Spatial relation data
______________________________
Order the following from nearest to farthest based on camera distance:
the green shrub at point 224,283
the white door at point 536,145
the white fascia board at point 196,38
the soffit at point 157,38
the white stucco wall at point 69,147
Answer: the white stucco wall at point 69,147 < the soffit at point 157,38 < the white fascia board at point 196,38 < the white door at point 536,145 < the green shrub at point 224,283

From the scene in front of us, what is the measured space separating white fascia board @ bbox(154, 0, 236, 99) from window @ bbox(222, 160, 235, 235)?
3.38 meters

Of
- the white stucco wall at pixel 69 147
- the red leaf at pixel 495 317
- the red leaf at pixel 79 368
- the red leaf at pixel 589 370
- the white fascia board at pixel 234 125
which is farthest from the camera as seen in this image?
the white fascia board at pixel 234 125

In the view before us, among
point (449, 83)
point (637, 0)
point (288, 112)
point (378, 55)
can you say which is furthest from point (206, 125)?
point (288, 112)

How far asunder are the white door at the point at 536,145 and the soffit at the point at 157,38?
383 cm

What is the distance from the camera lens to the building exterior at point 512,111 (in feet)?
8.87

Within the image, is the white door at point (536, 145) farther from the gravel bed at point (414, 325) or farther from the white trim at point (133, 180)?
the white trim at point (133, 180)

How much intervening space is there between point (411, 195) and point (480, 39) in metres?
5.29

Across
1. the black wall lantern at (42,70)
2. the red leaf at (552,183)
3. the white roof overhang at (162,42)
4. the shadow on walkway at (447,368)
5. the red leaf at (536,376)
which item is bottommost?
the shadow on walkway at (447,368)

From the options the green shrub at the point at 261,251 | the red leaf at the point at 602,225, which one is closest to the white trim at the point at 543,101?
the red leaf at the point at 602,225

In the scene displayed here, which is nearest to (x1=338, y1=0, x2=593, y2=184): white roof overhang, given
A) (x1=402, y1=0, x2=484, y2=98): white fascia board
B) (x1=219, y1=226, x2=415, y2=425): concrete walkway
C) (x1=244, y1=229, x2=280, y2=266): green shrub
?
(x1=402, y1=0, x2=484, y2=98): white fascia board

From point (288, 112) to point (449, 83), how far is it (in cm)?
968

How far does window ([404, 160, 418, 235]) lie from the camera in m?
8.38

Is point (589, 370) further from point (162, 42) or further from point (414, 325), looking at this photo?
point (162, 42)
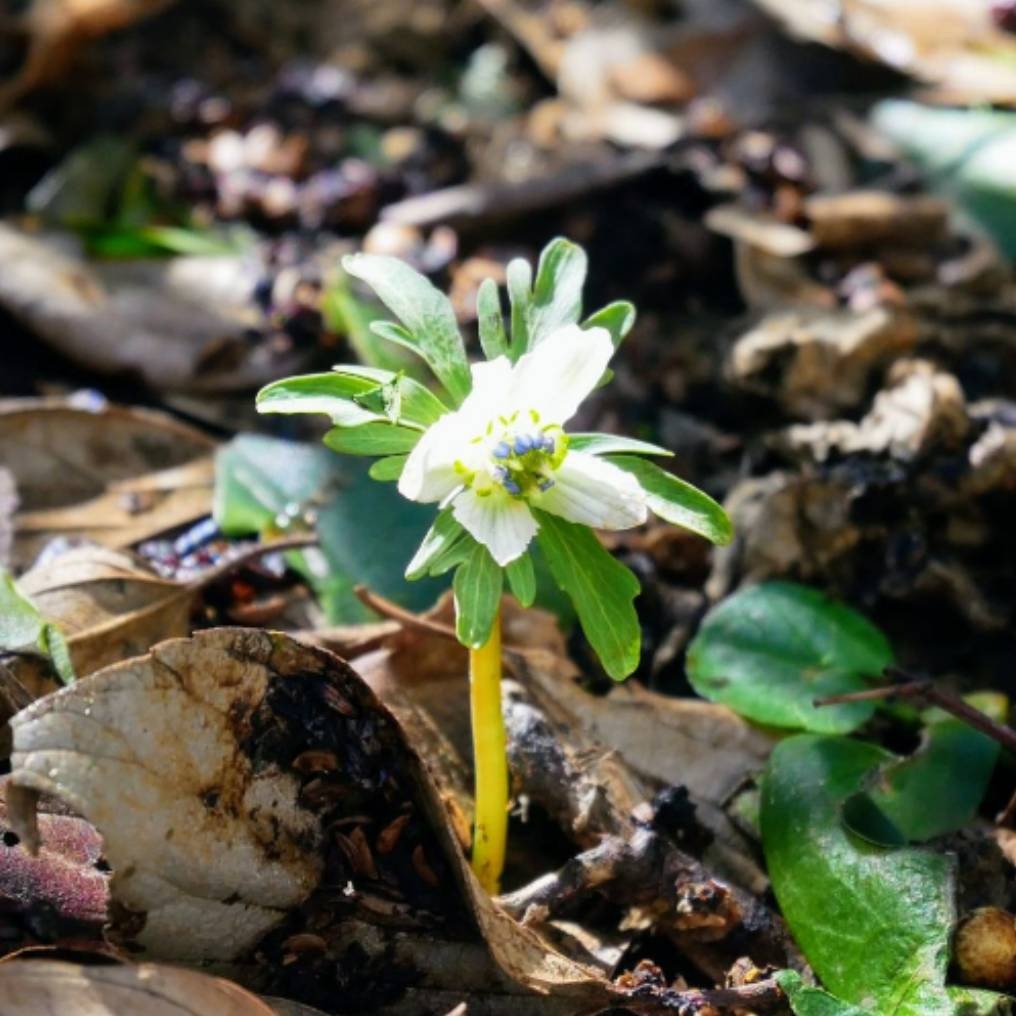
______________________________
Aim of the exercise: Show every line of the rows above that contains the string "board", copying each one in full.

Solution below:
the white fascia board at point 196,38
Answer: the white stucco wall at point 69,147 < the soffit at point 157,38 < the white fascia board at point 196,38 < the white door at point 536,145 < the green shrub at point 224,283
From the scene in front of us, what is the measured space separating white fascia board @ bbox(154, 0, 236, 99) from window @ bbox(222, 160, 235, 235)?
- the white fascia board at pixel 234 125
the white fascia board at pixel 234 125
A) (x1=402, y1=0, x2=484, y2=98): white fascia board
(x1=402, y1=0, x2=484, y2=98): white fascia board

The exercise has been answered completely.